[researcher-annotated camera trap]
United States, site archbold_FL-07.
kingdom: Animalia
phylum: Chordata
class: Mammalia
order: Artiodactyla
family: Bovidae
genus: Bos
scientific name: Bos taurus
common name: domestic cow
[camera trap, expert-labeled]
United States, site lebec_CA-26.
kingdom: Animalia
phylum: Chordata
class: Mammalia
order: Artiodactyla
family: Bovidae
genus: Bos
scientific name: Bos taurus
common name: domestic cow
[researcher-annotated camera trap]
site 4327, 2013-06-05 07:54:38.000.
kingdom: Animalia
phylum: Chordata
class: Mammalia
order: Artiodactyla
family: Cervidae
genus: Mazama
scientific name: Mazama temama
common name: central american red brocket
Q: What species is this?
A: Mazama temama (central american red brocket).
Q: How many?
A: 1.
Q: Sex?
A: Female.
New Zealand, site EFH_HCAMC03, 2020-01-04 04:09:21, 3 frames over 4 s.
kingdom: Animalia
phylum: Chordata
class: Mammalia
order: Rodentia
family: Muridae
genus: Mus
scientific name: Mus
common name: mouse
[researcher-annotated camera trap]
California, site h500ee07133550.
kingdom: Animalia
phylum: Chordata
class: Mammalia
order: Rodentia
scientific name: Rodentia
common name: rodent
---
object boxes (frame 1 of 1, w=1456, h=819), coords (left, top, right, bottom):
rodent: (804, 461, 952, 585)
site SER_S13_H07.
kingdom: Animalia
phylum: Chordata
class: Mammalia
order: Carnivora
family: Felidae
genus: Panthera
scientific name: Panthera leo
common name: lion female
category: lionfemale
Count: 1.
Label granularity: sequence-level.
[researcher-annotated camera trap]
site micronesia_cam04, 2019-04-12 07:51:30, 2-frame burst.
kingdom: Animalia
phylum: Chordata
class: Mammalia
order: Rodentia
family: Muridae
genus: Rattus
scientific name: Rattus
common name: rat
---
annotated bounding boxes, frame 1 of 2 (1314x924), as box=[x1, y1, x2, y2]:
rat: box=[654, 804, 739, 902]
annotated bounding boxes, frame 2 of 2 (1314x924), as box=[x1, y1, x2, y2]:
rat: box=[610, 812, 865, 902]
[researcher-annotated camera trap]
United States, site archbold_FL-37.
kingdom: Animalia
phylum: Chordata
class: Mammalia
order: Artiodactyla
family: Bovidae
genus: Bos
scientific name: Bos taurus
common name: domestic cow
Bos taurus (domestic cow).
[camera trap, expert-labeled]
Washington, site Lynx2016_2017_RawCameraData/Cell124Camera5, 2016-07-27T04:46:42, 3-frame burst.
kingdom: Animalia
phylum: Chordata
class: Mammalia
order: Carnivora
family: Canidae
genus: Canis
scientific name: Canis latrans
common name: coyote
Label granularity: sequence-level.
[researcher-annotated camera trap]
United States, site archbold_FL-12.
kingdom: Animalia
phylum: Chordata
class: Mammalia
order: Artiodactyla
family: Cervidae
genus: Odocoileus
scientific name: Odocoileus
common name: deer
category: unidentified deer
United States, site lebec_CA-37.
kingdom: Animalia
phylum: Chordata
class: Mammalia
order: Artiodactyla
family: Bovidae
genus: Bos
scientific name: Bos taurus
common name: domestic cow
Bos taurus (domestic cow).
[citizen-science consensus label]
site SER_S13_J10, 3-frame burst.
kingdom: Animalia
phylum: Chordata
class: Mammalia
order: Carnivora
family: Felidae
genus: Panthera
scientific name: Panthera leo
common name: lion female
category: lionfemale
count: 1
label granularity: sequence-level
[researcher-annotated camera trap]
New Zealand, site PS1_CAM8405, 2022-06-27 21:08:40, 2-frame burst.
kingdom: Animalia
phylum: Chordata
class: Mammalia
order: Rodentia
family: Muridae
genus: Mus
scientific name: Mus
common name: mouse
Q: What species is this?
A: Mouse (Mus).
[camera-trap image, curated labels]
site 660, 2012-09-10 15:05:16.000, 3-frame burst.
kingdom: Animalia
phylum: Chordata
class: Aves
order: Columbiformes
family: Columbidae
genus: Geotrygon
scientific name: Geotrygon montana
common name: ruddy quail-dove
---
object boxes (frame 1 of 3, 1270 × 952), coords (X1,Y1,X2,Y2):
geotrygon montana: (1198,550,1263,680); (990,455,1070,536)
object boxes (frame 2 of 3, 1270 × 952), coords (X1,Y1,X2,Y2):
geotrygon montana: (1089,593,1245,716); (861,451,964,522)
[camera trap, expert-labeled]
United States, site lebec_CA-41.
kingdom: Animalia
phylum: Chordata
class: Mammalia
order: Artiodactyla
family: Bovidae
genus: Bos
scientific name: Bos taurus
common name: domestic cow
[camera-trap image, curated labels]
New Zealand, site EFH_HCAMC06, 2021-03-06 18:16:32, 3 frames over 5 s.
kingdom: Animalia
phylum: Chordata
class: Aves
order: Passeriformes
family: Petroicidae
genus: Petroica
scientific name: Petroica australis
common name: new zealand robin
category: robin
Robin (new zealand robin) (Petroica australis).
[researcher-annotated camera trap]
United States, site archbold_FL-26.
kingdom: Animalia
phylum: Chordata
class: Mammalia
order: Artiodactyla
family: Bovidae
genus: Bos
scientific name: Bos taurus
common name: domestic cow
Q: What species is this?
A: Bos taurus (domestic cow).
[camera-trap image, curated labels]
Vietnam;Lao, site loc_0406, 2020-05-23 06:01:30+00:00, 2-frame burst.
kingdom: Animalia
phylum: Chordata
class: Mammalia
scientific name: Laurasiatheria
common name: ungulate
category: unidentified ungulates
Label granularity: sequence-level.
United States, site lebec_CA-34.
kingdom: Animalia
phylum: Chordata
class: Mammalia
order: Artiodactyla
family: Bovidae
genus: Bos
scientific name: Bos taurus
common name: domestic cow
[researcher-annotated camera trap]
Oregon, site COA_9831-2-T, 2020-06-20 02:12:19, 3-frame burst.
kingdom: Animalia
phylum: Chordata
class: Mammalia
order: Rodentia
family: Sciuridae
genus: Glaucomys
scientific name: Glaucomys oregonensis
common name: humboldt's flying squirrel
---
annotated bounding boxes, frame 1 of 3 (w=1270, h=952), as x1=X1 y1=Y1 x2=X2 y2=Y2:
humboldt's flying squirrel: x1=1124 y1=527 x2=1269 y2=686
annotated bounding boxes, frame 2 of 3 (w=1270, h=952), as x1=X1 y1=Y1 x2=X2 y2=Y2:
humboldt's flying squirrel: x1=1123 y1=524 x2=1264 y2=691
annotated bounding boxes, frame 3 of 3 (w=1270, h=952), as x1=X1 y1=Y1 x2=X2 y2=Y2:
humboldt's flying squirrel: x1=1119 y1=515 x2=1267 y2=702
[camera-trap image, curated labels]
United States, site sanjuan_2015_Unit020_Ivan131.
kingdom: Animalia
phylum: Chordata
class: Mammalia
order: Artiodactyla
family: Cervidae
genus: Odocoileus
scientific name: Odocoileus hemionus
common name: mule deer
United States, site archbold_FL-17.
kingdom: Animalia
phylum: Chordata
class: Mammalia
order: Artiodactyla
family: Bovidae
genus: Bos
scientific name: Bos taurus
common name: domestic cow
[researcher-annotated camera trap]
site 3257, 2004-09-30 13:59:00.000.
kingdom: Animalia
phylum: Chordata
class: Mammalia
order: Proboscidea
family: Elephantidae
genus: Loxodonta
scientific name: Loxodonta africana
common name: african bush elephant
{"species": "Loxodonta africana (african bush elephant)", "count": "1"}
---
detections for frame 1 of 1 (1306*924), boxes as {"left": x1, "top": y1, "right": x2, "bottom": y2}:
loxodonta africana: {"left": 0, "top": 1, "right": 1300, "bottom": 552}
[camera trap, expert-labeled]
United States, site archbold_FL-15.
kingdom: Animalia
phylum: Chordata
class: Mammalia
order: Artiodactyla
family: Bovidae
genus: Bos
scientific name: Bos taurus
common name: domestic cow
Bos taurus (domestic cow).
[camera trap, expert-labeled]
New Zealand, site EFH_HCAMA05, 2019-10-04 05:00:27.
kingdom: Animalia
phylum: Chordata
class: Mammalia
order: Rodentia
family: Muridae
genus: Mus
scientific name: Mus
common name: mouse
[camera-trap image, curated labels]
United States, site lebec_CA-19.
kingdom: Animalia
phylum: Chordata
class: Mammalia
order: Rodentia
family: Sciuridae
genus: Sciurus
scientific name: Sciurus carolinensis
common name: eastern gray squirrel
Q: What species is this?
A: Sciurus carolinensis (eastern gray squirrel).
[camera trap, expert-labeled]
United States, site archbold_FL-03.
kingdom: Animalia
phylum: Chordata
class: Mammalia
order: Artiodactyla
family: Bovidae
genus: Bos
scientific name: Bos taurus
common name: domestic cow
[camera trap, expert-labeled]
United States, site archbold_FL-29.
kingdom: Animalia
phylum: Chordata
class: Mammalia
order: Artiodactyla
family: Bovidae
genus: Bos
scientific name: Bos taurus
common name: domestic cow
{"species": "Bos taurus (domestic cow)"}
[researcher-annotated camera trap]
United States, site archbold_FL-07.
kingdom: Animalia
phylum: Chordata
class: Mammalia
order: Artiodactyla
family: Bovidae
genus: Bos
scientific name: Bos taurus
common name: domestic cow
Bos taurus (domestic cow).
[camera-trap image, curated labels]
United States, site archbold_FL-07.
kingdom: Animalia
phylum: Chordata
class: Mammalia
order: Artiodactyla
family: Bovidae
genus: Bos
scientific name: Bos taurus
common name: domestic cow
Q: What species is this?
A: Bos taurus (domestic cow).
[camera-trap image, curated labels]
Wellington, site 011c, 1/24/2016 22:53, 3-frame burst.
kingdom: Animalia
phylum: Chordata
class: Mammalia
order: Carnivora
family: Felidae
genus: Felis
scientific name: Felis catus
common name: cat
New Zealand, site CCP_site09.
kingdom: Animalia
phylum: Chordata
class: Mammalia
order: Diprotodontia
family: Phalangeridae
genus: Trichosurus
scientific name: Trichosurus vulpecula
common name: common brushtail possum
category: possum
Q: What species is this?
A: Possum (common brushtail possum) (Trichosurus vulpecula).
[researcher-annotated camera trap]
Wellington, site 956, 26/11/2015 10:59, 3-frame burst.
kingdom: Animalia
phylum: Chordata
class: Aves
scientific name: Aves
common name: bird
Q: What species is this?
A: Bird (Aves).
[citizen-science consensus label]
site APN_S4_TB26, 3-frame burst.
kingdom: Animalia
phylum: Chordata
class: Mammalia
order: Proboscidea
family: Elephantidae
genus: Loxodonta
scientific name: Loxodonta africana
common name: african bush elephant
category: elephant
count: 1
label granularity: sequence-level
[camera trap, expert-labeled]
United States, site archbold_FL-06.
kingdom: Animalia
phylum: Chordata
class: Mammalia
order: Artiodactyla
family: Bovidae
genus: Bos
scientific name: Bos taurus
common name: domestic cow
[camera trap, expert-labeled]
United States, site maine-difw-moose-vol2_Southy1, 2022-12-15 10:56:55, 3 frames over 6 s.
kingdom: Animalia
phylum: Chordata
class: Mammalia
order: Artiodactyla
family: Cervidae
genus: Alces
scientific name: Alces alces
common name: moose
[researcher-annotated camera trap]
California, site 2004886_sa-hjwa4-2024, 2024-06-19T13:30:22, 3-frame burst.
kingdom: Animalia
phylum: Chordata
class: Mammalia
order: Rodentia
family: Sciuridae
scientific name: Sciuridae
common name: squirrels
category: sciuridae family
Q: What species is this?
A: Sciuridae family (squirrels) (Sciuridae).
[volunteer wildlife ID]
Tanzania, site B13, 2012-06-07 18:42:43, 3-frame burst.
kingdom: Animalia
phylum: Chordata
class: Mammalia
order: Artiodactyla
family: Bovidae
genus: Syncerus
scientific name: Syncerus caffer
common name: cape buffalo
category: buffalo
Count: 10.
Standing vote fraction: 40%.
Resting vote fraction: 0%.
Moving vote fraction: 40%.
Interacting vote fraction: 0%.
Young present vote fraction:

# # #

Please restate word for word only the lines running from the line that contains "Standing vote fraction: 40%." to the final line of the listing above.

ANSWER TO THIS PROBLEM -
Standing vote fraction: 40%.
Resting vote fraction: 0%.
Moving vote fraction: 40%.
Interacting vote fraction: 0%.
Young present vote fraction:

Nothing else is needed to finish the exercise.